UK Govt. minister in charge of offshore clampdown ran tax exempt Bermuda firm
A UK Government minister in charge of stamping out corporate tax avoidance was part-time chairman of an Bermuda-based company which avoided more than £100m a year in taxes, according to a report in The Sunday Times.
The UK-based newspaper revealed that Lord Myners, who is already under fire for approving Sir Fred Goodwin's massive pension from Royal Bank of Scotland (RBS), was on the board at Aspen Insurance Holdings, just as Prime Minister Gordon Brown is seeking to win the backing of heads of government to prise open tax havens at a meeting of the G20 in London on April 2.

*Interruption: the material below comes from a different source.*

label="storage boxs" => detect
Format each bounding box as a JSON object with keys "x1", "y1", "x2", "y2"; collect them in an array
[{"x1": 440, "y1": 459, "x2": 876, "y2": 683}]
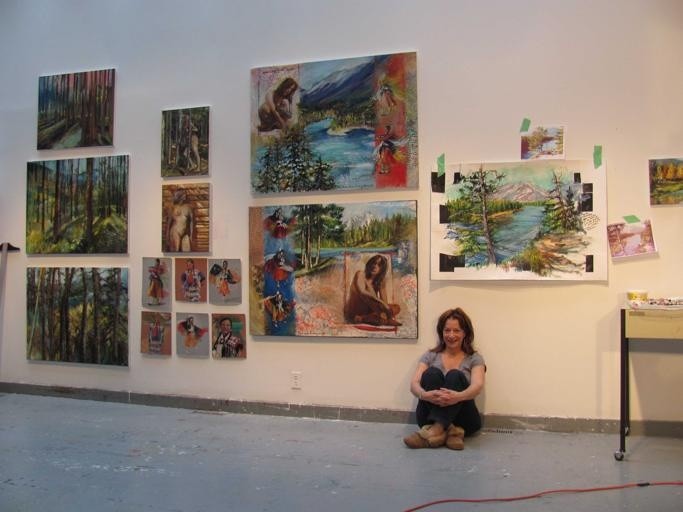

Lord Myners, who earned almost £200,000 from Aspen in one year, is also facing questions over share options he accrued during five years as chairman of the company, said the paper, with accounts for the re/insurer showing that he held 318,338 share options at the end of 2007. On Friday the shares, which are listed on the New York Stock Exchange, closed at $21.64, which would value that stake at £4.8m.
The financial services secretary to the UK Treasury and former chairman of the Guardian Media Group, was awarded the majority of the share options at an exercise price of $16.20 a share in August 2003, a year after he helped to start the company, the paper claimed.
When Lord Myners stepped down in May 2007, he was given until August 2008 to buy the shares and if he had bought them between January and August last year, when Aspen's share price fluctuated between $22.59 and $29.90, he would have made a profit of between £1m and £2.1m.
The Sunday Times, who approached Lord Myners on Friday morning, said he declined to comment whether he had exercised the shares, but on Saturday afternoon a Treasury spokesman said that he had not exercised the share options and owned no stock in Aspen.
Although any share transactions made by Myners while he was a director would have had to have been declared, these rules cease to apply once a director leaves the board.
A filing with the US Securities and Exchange Commission discloses that Myners, who is also leading the government's clampdown on City bonuses, received a farewell bonus of £50,000 for his final four months at Aspen.
His five-year term as chairman of both the UK and Bermuda arms of Aspen ended in May 2007 and he became a minister last October, according to the paper.
The US Congress recently named Bermuda as one of more than 30 "offshore secrecy jurisdictions" in legislation to crack down on havens in the coming weeks, while Brown has repeatedly called for tax havens to be outlawed.